Unfortunately, it may require new APIs as well. Imagine, for example, that you wanted your instant messaging program to have a tool window on a tertiary display while its main window remains on the desktop. Even assuming that the same window-drawing capabilties are granted to the display manager on the tertiary display, how do you programmatically determine or specify which output device you want the new tool to be displayed on? If the tool-window display manager is not part of the operating system, or otherwise not part of the basic windowing library, then any windowing operations will have to be done through its own set of libraries instead of directly through the windowing system.
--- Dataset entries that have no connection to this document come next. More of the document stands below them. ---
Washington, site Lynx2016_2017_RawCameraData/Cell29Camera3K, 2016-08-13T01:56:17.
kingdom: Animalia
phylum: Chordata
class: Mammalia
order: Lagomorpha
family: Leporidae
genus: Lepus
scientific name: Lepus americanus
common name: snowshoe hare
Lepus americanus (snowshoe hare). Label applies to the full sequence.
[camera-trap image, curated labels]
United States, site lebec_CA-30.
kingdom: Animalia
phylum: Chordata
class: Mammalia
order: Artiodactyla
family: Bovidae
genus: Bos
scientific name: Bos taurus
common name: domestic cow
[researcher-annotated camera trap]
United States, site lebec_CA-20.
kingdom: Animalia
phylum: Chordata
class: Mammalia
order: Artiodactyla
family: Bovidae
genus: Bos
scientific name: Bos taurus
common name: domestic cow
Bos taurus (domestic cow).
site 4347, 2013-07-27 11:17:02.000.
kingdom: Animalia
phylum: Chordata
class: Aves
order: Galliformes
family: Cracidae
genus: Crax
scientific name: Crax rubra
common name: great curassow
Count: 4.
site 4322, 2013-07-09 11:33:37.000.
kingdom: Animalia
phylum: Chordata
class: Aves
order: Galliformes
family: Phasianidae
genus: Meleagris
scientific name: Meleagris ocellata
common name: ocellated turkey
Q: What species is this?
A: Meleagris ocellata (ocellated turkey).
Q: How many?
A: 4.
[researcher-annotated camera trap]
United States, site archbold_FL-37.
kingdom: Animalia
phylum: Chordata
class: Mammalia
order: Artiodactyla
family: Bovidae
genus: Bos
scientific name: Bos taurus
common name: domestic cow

Although this will create increased overhead, most likely these tool windows will not be graphically taxing or real-time, so it is not likely that a slight performance hit will be problematic.

As it is currently envisioned, the only principle problem that this solves is maintaining user interactivity across multiple contexts when one context takes full control of normal user I/O, although it also offers an API which unifies control of non-primary display devices in a way that is not fundamentally different from the APIs used to manipulate primary displays. Whether more can come of this solution is a question that might best be answered in the process of its implementation.

Irrespective, it is an idea to be taken seriously, and a potential that could be fascinatingly useful.